--- PASSAGE GIVEN ---
★ ★ ★ ★

Henry III’s Fine Rolls Blog Sunday 13 May to Saturday 19 May 1257

Friday, May 18th, 2012

At the start of this week Henry moved from Merton to Westminster where he was to remain for well over a month. The week was a sad one, for it probably saw in Westminster abbey the funeral of Henry’s beloved daughter Katherine.  On 16 May, Henry assigned £51 to John, his almoner, for the funeral’s expenses. If this money went in giving alms to the poor for Katherine’s soul, as seems likely, it suggests that around 10,000 paupers were fed on the day of the funeral. 

The king’s presence at Westminster had a dramatic effect on business recorded in the fine rolls. In the week before at Merton, only eleven purchases were made of writs to initiate or further legal actions according to the common law. In this week at Westminster the number was twenty-seven. Clearly litigants knew the king was coming to Westminster and decided to wait for his arrival,  rather than seeking him out at Merton. This does raise the question as to why Henry’s government never devolved the power to issue the common law writs to the judges at Westminster,  rather than making everyone get them from the chancery which, of course, followed the king.  The solution adopted in the next century for the chancery itself to become fixed at Westminster was, to my mind, less satisfactory.  The twenty-seven writs were for litigation in a range of counties, which shows again the common law was genuinely common and was not just for the south-east.  Lincolnshire easily tops the list with ten writs, and one wonders whether one envoy had been sent to secure them for all the litigants, although admittedly they are not placed on the roll in a single block.  After that, there were three writs for Northamptonshire, two for Kent, Berkshire and Wiltshire,  and one for Essex, Devon, Cambridgeshire, Suffolk, Leicestershire, Shropshire, Staffordshire and Yorkshire.

★ ★ ★ ★

--- JOB ---
Answer these questions using the blog entry above:
1. How much money did Henry assign to his almoner for the funeral's expenses?
2. How many writs were purchased at Merton in the week before?
3. Which county tops the list of writs, and with how many?

--- INFORMATION PROVIDED ---
★ ★ ★ ★

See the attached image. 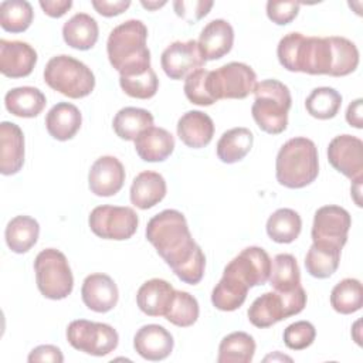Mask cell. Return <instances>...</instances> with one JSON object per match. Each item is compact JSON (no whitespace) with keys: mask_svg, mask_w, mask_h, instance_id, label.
<instances>
[{"mask_svg":"<svg viewBox=\"0 0 363 363\" xmlns=\"http://www.w3.org/2000/svg\"><path fill=\"white\" fill-rule=\"evenodd\" d=\"M213 4V1L204 0H176L173 1V9L179 17L186 20L189 24H194L207 16Z\"/></svg>","mask_w":363,"mask_h":363,"instance_id":"cell-45","label":"cell"},{"mask_svg":"<svg viewBox=\"0 0 363 363\" xmlns=\"http://www.w3.org/2000/svg\"><path fill=\"white\" fill-rule=\"evenodd\" d=\"M35 62L37 52L28 43L0 40V71L4 77H27L31 74Z\"/></svg>","mask_w":363,"mask_h":363,"instance_id":"cell-16","label":"cell"},{"mask_svg":"<svg viewBox=\"0 0 363 363\" xmlns=\"http://www.w3.org/2000/svg\"><path fill=\"white\" fill-rule=\"evenodd\" d=\"M166 190V180L160 173L152 170L140 172L130 186V203L140 210L152 208L164 199Z\"/></svg>","mask_w":363,"mask_h":363,"instance_id":"cell-22","label":"cell"},{"mask_svg":"<svg viewBox=\"0 0 363 363\" xmlns=\"http://www.w3.org/2000/svg\"><path fill=\"white\" fill-rule=\"evenodd\" d=\"M0 172L11 176L20 172L24 164V135L13 122L0 123Z\"/></svg>","mask_w":363,"mask_h":363,"instance_id":"cell-20","label":"cell"},{"mask_svg":"<svg viewBox=\"0 0 363 363\" xmlns=\"http://www.w3.org/2000/svg\"><path fill=\"white\" fill-rule=\"evenodd\" d=\"M82 115L79 109L69 102H58L45 116V128L48 133L57 140L72 139L79 130Z\"/></svg>","mask_w":363,"mask_h":363,"instance_id":"cell-25","label":"cell"},{"mask_svg":"<svg viewBox=\"0 0 363 363\" xmlns=\"http://www.w3.org/2000/svg\"><path fill=\"white\" fill-rule=\"evenodd\" d=\"M204 268H206V257L199 247L196 252L190 257L189 261H186L182 267H179L174 274L176 277L190 285H196L203 279L204 275Z\"/></svg>","mask_w":363,"mask_h":363,"instance_id":"cell-44","label":"cell"},{"mask_svg":"<svg viewBox=\"0 0 363 363\" xmlns=\"http://www.w3.org/2000/svg\"><path fill=\"white\" fill-rule=\"evenodd\" d=\"M319 160L316 145L303 136L285 142L275 160V176L281 186L302 189L318 177Z\"/></svg>","mask_w":363,"mask_h":363,"instance_id":"cell-2","label":"cell"},{"mask_svg":"<svg viewBox=\"0 0 363 363\" xmlns=\"http://www.w3.org/2000/svg\"><path fill=\"white\" fill-rule=\"evenodd\" d=\"M94 9L104 17H113L123 13L129 6V0H92Z\"/></svg>","mask_w":363,"mask_h":363,"instance_id":"cell-48","label":"cell"},{"mask_svg":"<svg viewBox=\"0 0 363 363\" xmlns=\"http://www.w3.org/2000/svg\"><path fill=\"white\" fill-rule=\"evenodd\" d=\"M40 7L44 10V13L52 18L62 17L71 7V0H41Z\"/></svg>","mask_w":363,"mask_h":363,"instance_id":"cell-49","label":"cell"},{"mask_svg":"<svg viewBox=\"0 0 363 363\" xmlns=\"http://www.w3.org/2000/svg\"><path fill=\"white\" fill-rule=\"evenodd\" d=\"M299 7L301 3L298 1H268L267 16L272 23L278 26H285L298 16Z\"/></svg>","mask_w":363,"mask_h":363,"instance_id":"cell-46","label":"cell"},{"mask_svg":"<svg viewBox=\"0 0 363 363\" xmlns=\"http://www.w3.org/2000/svg\"><path fill=\"white\" fill-rule=\"evenodd\" d=\"M98 23L86 13H77L62 26L64 41L75 50H89L98 41Z\"/></svg>","mask_w":363,"mask_h":363,"instance_id":"cell-26","label":"cell"},{"mask_svg":"<svg viewBox=\"0 0 363 363\" xmlns=\"http://www.w3.org/2000/svg\"><path fill=\"white\" fill-rule=\"evenodd\" d=\"M173 345L170 332L156 323L142 326L133 337V347L138 354L150 362L166 359L172 353Z\"/></svg>","mask_w":363,"mask_h":363,"instance_id":"cell-18","label":"cell"},{"mask_svg":"<svg viewBox=\"0 0 363 363\" xmlns=\"http://www.w3.org/2000/svg\"><path fill=\"white\" fill-rule=\"evenodd\" d=\"M208 72L204 68L196 69L193 72H190L186 79H184V94L186 98L196 105L200 106H210L214 102H217L208 91V85H207V78H208Z\"/></svg>","mask_w":363,"mask_h":363,"instance_id":"cell-42","label":"cell"},{"mask_svg":"<svg viewBox=\"0 0 363 363\" xmlns=\"http://www.w3.org/2000/svg\"><path fill=\"white\" fill-rule=\"evenodd\" d=\"M112 126L121 139L135 140L143 130L153 126V115L142 108L126 106L118 111Z\"/></svg>","mask_w":363,"mask_h":363,"instance_id":"cell-32","label":"cell"},{"mask_svg":"<svg viewBox=\"0 0 363 363\" xmlns=\"http://www.w3.org/2000/svg\"><path fill=\"white\" fill-rule=\"evenodd\" d=\"M199 313V302L193 295L186 291H174L164 318L179 328H189L196 323Z\"/></svg>","mask_w":363,"mask_h":363,"instance_id":"cell-41","label":"cell"},{"mask_svg":"<svg viewBox=\"0 0 363 363\" xmlns=\"http://www.w3.org/2000/svg\"><path fill=\"white\" fill-rule=\"evenodd\" d=\"M47 104L45 95L34 86H17L4 96L6 109L18 118H34L43 112Z\"/></svg>","mask_w":363,"mask_h":363,"instance_id":"cell-27","label":"cell"},{"mask_svg":"<svg viewBox=\"0 0 363 363\" xmlns=\"http://www.w3.org/2000/svg\"><path fill=\"white\" fill-rule=\"evenodd\" d=\"M177 136L189 147H204L214 136L213 119L201 111H189L177 122Z\"/></svg>","mask_w":363,"mask_h":363,"instance_id":"cell-21","label":"cell"},{"mask_svg":"<svg viewBox=\"0 0 363 363\" xmlns=\"http://www.w3.org/2000/svg\"><path fill=\"white\" fill-rule=\"evenodd\" d=\"M204 62L199 44L194 40L174 41L164 48L160 57L162 68L170 79H183L190 72L200 69Z\"/></svg>","mask_w":363,"mask_h":363,"instance_id":"cell-14","label":"cell"},{"mask_svg":"<svg viewBox=\"0 0 363 363\" xmlns=\"http://www.w3.org/2000/svg\"><path fill=\"white\" fill-rule=\"evenodd\" d=\"M38 291L48 299L67 298L74 288V277L67 257L55 248L43 250L34 261Z\"/></svg>","mask_w":363,"mask_h":363,"instance_id":"cell-6","label":"cell"},{"mask_svg":"<svg viewBox=\"0 0 363 363\" xmlns=\"http://www.w3.org/2000/svg\"><path fill=\"white\" fill-rule=\"evenodd\" d=\"M302 230L301 216L292 208H278L267 221L268 237L279 244H289L298 238Z\"/></svg>","mask_w":363,"mask_h":363,"instance_id":"cell-34","label":"cell"},{"mask_svg":"<svg viewBox=\"0 0 363 363\" xmlns=\"http://www.w3.org/2000/svg\"><path fill=\"white\" fill-rule=\"evenodd\" d=\"M40 225L30 216H17L6 227L4 237L9 248L16 254L27 252L38 240Z\"/></svg>","mask_w":363,"mask_h":363,"instance_id":"cell-31","label":"cell"},{"mask_svg":"<svg viewBox=\"0 0 363 363\" xmlns=\"http://www.w3.org/2000/svg\"><path fill=\"white\" fill-rule=\"evenodd\" d=\"M254 95L251 113L258 128L271 135L282 133L292 105L289 88L278 79H264L255 85Z\"/></svg>","mask_w":363,"mask_h":363,"instance_id":"cell-4","label":"cell"},{"mask_svg":"<svg viewBox=\"0 0 363 363\" xmlns=\"http://www.w3.org/2000/svg\"><path fill=\"white\" fill-rule=\"evenodd\" d=\"M30 363L34 362H52V363H62L64 362V356L62 352L60 350V347L54 346V345H41L34 347L27 359Z\"/></svg>","mask_w":363,"mask_h":363,"instance_id":"cell-47","label":"cell"},{"mask_svg":"<svg viewBox=\"0 0 363 363\" xmlns=\"http://www.w3.org/2000/svg\"><path fill=\"white\" fill-rule=\"evenodd\" d=\"M44 81L54 91L72 98L88 96L95 88L94 72L71 55L52 57L44 69Z\"/></svg>","mask_w":363,"mask_h":363,"instance_id":"cell-5","label":"cell"},{"mask_svg":"<svg viewBox=\"0 0 363 363\" xmlns=\"http://www.w3.org/2000/svg\"><path fill=\"white\" fill-rule=\"evenodd\" d=\"M330 305L342 315L357 312L363 305V288L360 281L345 278L336 284L330 292Z\"/></svg>","mask_w":363,"mask_h":363,"instance_id":"cell-37","label":"cell"},{"mask_svg":"<svg viewBox=\"0 0 363 363\" xmlns=\"http://www.w3.org/2000/svg\"><path fill=\"white\" fill-rule=\"evenodd\" d=\"M342 248L326 244L313 242L305 257V268L309 275L323 279L333 275L339 267Z\"/></svg>","mask_w":363,"mask_h":363,"instance_id":"cell-29","label":"cell"},{"mask_svg":"<svg viewBox=\"0 0 363 363\" xmlns=\"http://www.w3.org/2000/svg\"><path fill=\"white\" fill-rule=\"evenodd\" d=\"M81 296L88 309L105 313L116 306L119 292L115 281L109 275L98 272L88 275L84 279Z\"/></svg>","mask_w":363,"mask_h":363,"instance_id":"cell-17","label":"cell"},{"mask_svg":"<svg viewBox=\"0 0 363 363\" xmlns=\"http://www.w3.org/2000/svg\"><path fill=\"white\" fill-rule=\"evenodd\" d=\"M140 4H142L145 9H147V10H156V9L162 7V6H164L166 1H164V0H163V1H145V0H142Z\"/></svg>","mask_w":363,"mask_h":363,"instance_id":"cell-51","label":"cell"},{"mask_svg":"<svg viewBox=\"0 0 363 363\" xmlns=\"http://www.w3.org/2000/svg\"><path fill=\"white\" fill-rule=\"evenodd\" d=\"M123 183L125 169L115 156H101L91 166L88 184L95 196L111 197L122 189Z\"/></svg>","mask_w":363,"mask_h":363,"instance_id":"cell-15","label":"cell"},{"mask_svg":"<svg viewBox=\"0 0 363 363\" xmlns=\"http://www.w3.org/2000/svg\"><path fill=\"white\" fill-rule=\"evenodd\" d=\"M147 28L140 20H128L116 26L108 37L106 52L111 65L121 74L135 68L150 67L146 45Z\"/></svg>","mask_w":363,"mask_h":363,"instance_id":"cell-3","label":"cell"},{"mask_svg":"<svg viewBox=\"0 0 363 363\" xmlns=\"http://www.w3.org/2000/svg\"><path fill=\"white\" fill-rule=\"evenodd\" d=\"M254 143L252 132L247 128H233L225 130L217 142V156L223 163L231 164L242 160Z\"/></svg>","mask_w":363,"mask_h":363,"instance_id":"cell-28","label":"cell"},{"mask_svg":"<svg viewBox=\"0 0 363 363\" xmlns=\"http://www.w3.org/2000/svg\"><path fill=\"white\" fill-rule=\"evenodd\" d=\"M34 17L33 7L26 0H4L0 3V26L9 33L26 31Z\"/></svg>","mask_w":363,"mask_h":363,"instance_id":"cell-39","label":"cell"},{"mask_svg":"<svg viewBox=\"0 0 363 363\" xmlns=\"http://www.w3.org/2000/svg\"><path fill=\"white\" fill-rule=\"evenodd\" d=\"M234 43V30L223 18L211 20L204 26L199 37V48L204 61L220 60L228 54Z\"/></svg>","mask_w":363,"mask_h":363,"instance_id":"cell-19","label":"cell"},{"mask_svg":"<svg viewBox=\"0 0 363 363\" xmlns=\"http://www.w3.org/2000/svg\"><path fill=\"white\" fill-rule=\"evenodd\" d=\"M332 45V71L330 77H345L352 74L359 65V50L345 37H329Z\"/></svg>","mask_w":363,"mask_h":363,"instance_id":"cell-40","label":"cell"},{"mask_svg":"<svg viewBox=\"0 0 363 363\" xmlns=\"http://www.w3.org/2000/svg\"><path fill=\"white\" fill-rule=\"evenodd\" d=\"M135 150L145 162H163L174 150V138L164 128L150 126L135 139Z\"/></svg>","mask_w":363,"mask_h":363,"instance_id":"cell-23","label":"cell"},{"mask_svg":"<svg viewBox=\"0 0 363 363\" xmlns=\"http://www.w3.org/2000/svg\"><path fill=\"white\" fill-rule=\"evenodd\" d=\"M119 85L132 98L149 99L159 89V79L152 67L135 68L119 74Z\"/></svg>","mask_w":363,"mask_h":363,"instance_id":"cell-33","label":"cell"},{"mask_svg":"<svg viewBox=\"0 0 363 363\" xmlns=\"http://www.w3.org/2000/svg\"><path fill=\"white\" fill-rule=\"evenodd\" d=\"M255 353V340L245 332H233L218 346V363H250Z\"/></svg>","mask_w":363,"mask_h":363,"instance_id":"cell-35","label":"cell"},{"mask_svg":"<svg viewBox=\"0 0 363 363\" xmlns=\"http://www.w3.org/2000/svg\"><path fill=\"white\" fill-rule=\"evenodd\" d=\"M248 289V285L241 279L231 274L223 272V278L211 292V303L214 308L224 312L235 311L245 302Z\"/></svg>","mask_w":363,"mask_h":363,"instance_id":"cell-30","label":"cell"},{"mask_svg":"<svg viewBox=\"0 0 363 363\" xmlns=\"http://www.w3.org/2000/svg\"><path fill=\"white\" fill-rule=\"evenodd\" d=\"M328 160L333 169L350 180L363 179V142L352 135H339L328 146Z\"/></svg>","mask_w":363,"mask_h":363,"instance_id":"cell-13","label":"cell"},{"mask_svg":"<svg viewBox=\"0 0 363 363\" xmlns=\"http://www.w3.org/2000/svg\"><path fill=\"white\" fill-rule=\"evenodd\" d=\"M362 105H363L362 98H357V99H354V101L347 106V111H346V121H347V123H349L350 126H353V128H357V129H362V128H363Z\"/></svg>","mask_w":363,"mask_h":363,"instance_id":"cell-50","label":"cell"},{"mask_svg":"<svg viewBox=\"0 0 363 363\" xmlns=\"http://www.w3.org/2000/svg\"><path fill=\"white\" fill-rule=\"evenodd\" d=\"M67 340L79 352L92 356H106L116 349L119 336L108 323L77 319L67 328Z\"/></svg>","mask_w":363,"mask_h":363,"instance_id":"cell-9","label":"cell"},{"mask_svg":"<svg viewBox=\"0 0 363 363\" xmlns=\"http://www.w3.org/2000/svg\"><path fill=\"white\" fill-rule=\"evenodd\" d=\"M316 337L315 326L308 320H298L286 326L284 330V343L292 350H303L309 347Z\"/></svg>","mask_w":363,"mask_h":363,"instance_id":"cell-43","label":"cell"},{"mask_svg":"<svg viewBox=\"0 0 363 363\" xmlns=\"http://www.w3.org/2000/svg\"><path fill=\"white\" fill-rule=\"evenodd\" d=\"M306 305V292L296 286L289 292H265L248 308V319L257 328H269L277 322L298 315Z\"/></svg>","mask_w":363,"mask_h":363,"instance_id":"cell-7","label":"cell"},{"mask_svg":"<svg viewBox=\"0 0 363 363\" xmlns=\"http://www.w3.org/2000/svg\"><path fill=\"white\" fill-rule=\"evenodd\" d=\"M342 106V95L330 86H319L312 89L305 101L308 113L316 119H332Z\"/></svg>","mask_w":363,"mask_h":363,"instance_id":"cell-38","label":"cell"},{"mask_svg":"<svg viewBox=\"0 0 363 363\" xmlns=\"http://www.w3.org/2000/svg\"><path fill=\"white\" fill-rule=\"evenodd\" d=\"M146 238L174 272L196 252L199 245L191 237L186 217L177 210H163L152 217Z\"/></svg>","mask_w":363,"mask_h":363,"instance_id":"cell-1","label":"cell"},{"mask_svg":"<svg viewBox=\"0 0 363 363\" xmlns=\"http://www.w3.org/2000/svg\"><path fill=\"white\" fill-rule=\"evenodd\" d=\"M268 281L277 292H289L301 285V272L295 257L291 254L275 255L271 261Z\"/></svg>","mask_w":363,"mask_h":363,"instance_id":"cell-36","label":"cell"},{"mask_svg":"<svg viewBox=\"0 0 363 363\" xmlns=\"http://www.w3.org/2000/svg\"><path fill=\"white\" fill-rule=\"evenodd\" d=\"M352 218L347 210L339 206H323L316 210L312 224V241L326 242L343 248Z\"/></svg>","mask_w":363,"mask_h":363,"instance_id":"cell-11","label":"cell"},{"mask_svg":"<svg viewBox=\"0 0 363 363\" xmlns=\"http://www.w3.org/2000/svg\"><path fill=\"white\" fill-rule=\"evenodd\" d=\"M91 231L104 238L122 241L130 238L139 224L138 214L130 207L122 206H98L88 218Z\"/></svg>","mask_w":363,"mask_h":363,"instance_id":"cell-10","label":"cell"},{"mask_svg":"<svg viewBox=\"0 0 363 363\" xmlns=\"http://www.w3.org/2000/svg\"><path fill=\"white\" fill-rule=\"evenodd\" d=\"M174 291L176 289L164 279H149L143 282L142 286L138 289V306L147 316H164L174 295Z\"/></svg>","mask_w":363,"mask_h":363,"instance_id":"cell-24","label":"cell"},{"mask_svg":"<svg viewBox=\"0 0 363 363\" xmlns=\"http://www.w3.org/2000/svg\"><path fill=\"white\" fill-rule=\"evenodd\" d=\"M271 271V258L261 247H247L234 257L224 268V272L231 274L251 286L264 285L268 281Z\"/></svg>","mask_w":363,"mask_h":363,"instance_id":"cell-12","label":"cell"},{"mask_svg":"<svg viewBox=\"0 0 363 363\" xmlns=\"http://www.w3.org/2000/svg\"><path fill=\"white\" fill-rule=\"evenodd\" d=\"M207 85L216 99H244L254 92L257 74L244 62H228L208 72Z\"/></svg>","mask_w":363,"mask_h":363,"instance_id":"cell-8","label":"cell"}]
</instances>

★ ★ ★ ★

--- EXERCISE SOLUTION ---
1. £51
2. Eleven
3. Lincolnshire, with ten writs